WRITTEN EXERCISE: Reproduce the data below in full and exclude every picture.

DATASET EXCERPTS:

★ ★ ★ ★ ★ ★ ★

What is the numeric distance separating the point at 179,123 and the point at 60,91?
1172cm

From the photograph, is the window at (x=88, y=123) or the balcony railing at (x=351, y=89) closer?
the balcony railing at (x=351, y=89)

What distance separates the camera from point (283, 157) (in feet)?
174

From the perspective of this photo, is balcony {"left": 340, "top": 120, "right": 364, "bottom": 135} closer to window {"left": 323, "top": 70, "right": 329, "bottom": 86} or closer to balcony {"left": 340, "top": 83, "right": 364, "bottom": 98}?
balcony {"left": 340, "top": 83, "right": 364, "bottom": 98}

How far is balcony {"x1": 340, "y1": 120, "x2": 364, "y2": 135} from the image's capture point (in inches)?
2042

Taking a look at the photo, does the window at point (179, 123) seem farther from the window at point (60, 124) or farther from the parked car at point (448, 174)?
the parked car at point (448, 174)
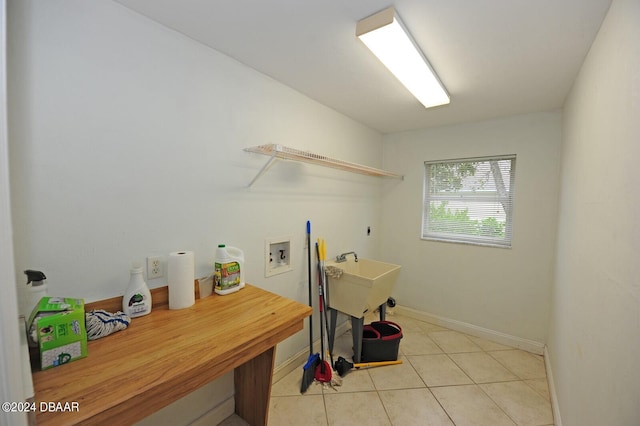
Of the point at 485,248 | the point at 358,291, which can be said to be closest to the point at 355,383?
the point at 358,291

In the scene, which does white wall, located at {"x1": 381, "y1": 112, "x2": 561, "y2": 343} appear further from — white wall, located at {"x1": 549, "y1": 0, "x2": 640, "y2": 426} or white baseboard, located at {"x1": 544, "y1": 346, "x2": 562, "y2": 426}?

★ ★ ★ ★ ★ ★ ★

SOLUTION:
What is the numeric distance separating the point at 179,123 and the point at 60,91?
1172cm

From the photograph, is the window at (x=88, y=123) or the balcony railing at (x=351, y=89) closer?
the balcony railing at (x=351, y=89)

What distance separates the camera from point (283, 157) (in feet)?
174

From the perspective of this photo, is balcony {"left": 340, "top": 120, "right": 364, "bottom": 135} closer to window {"left": 323, "top": 70, "right": 329, "bottom": 86} or closer to balcony {"left": 340, "top": 83, "right": 364, "bottom": 98}?
balcony {"left": 340, "top": 83, "right": 364, "bottom": 98}

How far is balcony {"x1": 340, "y1": 120, "x2": 364, "y2": 135} from the image's capture point (in inches)?
2042

Taking a look at the photo, does the window at point (179, 123) seem farther from the window at point (60, 124) or farther from the parked car at point (448, 174)?
the parked car at point (448, 174)
Of the point at 485,248 | the point at 358,291, which can be said to be closest to the point at 355,383?
the point at 358,291

In the scene, which does white wall, located at {"x1": 381, "y1": 112, "x2": 561, "y2": 343} appear further from — white wall, located at {"x1": 549, "y1": 0, "x2": 640, "y2": 426} or white baseboard, located at {"x1": 544, "y1": 346, "x2": 562, "y2": 426}?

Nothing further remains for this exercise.